═════ INPUT DATA ═════
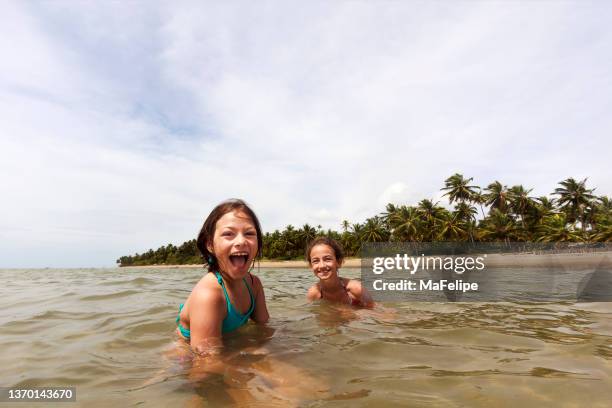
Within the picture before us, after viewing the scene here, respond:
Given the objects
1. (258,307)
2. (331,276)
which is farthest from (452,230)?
(258,307)

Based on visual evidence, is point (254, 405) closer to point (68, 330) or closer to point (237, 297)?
point (237, 297)

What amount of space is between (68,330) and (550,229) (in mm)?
61257

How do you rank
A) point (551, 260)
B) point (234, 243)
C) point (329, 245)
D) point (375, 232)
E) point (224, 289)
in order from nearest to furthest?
point (234, 243) < point (224, 289) < point (329, 245) < point (551, 260) < point (375, 232)

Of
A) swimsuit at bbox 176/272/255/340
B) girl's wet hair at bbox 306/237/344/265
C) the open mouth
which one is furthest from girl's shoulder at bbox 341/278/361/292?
the open mouth

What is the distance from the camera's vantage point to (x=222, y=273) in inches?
138

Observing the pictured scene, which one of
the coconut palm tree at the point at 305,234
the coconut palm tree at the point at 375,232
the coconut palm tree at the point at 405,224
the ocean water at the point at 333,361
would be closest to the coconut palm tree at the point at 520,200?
the coconut palm tree at the point at 405,224

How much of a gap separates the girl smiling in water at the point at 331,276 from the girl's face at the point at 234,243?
288cm

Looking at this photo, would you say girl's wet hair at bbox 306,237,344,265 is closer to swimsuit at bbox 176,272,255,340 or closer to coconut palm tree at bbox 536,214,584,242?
swimsuit at bbox 176,272,255,340

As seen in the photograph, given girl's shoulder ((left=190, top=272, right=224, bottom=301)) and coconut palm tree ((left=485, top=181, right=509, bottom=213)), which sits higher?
coconut palm tree ((left=485, top=181, right=509, bottom=213))

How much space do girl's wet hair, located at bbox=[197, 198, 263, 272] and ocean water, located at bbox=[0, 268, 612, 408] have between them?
34.7 inches

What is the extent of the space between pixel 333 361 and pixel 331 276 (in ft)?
10.4

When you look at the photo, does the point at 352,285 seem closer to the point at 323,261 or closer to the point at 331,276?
the point at 331,276

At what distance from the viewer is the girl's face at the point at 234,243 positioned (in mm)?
3234

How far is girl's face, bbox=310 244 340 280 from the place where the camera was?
6094 mm
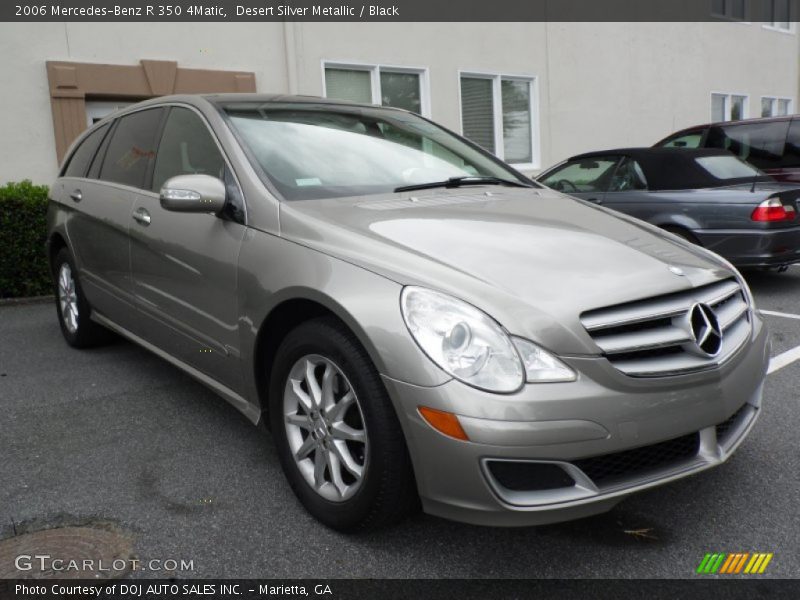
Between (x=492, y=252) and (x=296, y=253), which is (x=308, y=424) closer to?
═════
EXERCISE OBJECTIVE: Repeat the entries exactly and keep the pictures out of the copy.

TASK ANSWER:
Within the picture before us, after viewing the scene here, respond:
Given the objects
1. (258,307)
2. (331,276)
which is farthest from (452,230)?
(258,307)

Based on visual evidence, is point (254, 405) closer to point (68, 330) or closer to point (237, 297)?
point (237, 297)

What amount of space is between (68,330) and (550,229) (in mm)?
61257

How do you rank
A) point (551, 260)
B) point (234, 243)
C) point (329, 245)
D) point (375, 232)
E) point (224, 289)
in order from nearest to furthest?
point (234, 243) < point (224, 289) < point (329, 245) < point (551, 260) < point (375, 232)

Of
A) swimsuit at bbox 176/272/255/340
B) girl's wet hair at bbox 306/237/344/265
C) the open mouth
which one is furthest from girl's shoulder at bbox 341/278/361/292?
the open mouth

What is the distance from the camera's vantage point to (x=222, y=273) in inches?
138

Observing the pictured scene, which one of
the coconut palm tree at the point at 305,234
the coconut palm tree at the point at 375,232
the coconut palm tree at the point at 405,224
the ocean water at the point at 333,361
would be closest to the coconut palm tree at the point at 520,200?
the coconut palm tree at the point at 405,224

How much of a gap separates the girl smiling in water at the point at 331,276 from the girl's face at the point at 234,243?
288cm

Looking at this photo, would you say girl's wet hair at bbox 306,237,344,265 is closer to swimsuit at bbox 176,272,255,340 or closer to coconut palm tree at bbox 536,214,584,242?
swimsuit at bbox 176,272,255,340

As seen in the photograph, given girl's shoulder ((left=190, top=272, right=224, bottom=301)) and coconut palm tree ((left=485, top=181, right=509, bottom=213)), which sits higher?
coconut palm tree ((left=485, top=181, right=509, bottom=213))

How much space do girl's wet hair, located at bbox=[197, 198, 263, 272] and ocean water, located at bbox=[0, 268, 612, 408] have between them?
34.7 inches

What is the extent of the space between pixel 333 361 and pixel 331 276 (in ft)?
10.4

When you look at the photo, does the point at 352,285 seem closer to the point at 323,261 or closer to the point at 331,276?
the point at 331,276

At what distance from the viewer is the girl's face at the point at 234,243 positioned (in mm)?
3234

How far is girl's face, bbox=310 244 340 280 from the place where the camera was?
6094 mm
Between (x=492, y=252) and (x=296, y=253), which is (x=308, y=424) closer to?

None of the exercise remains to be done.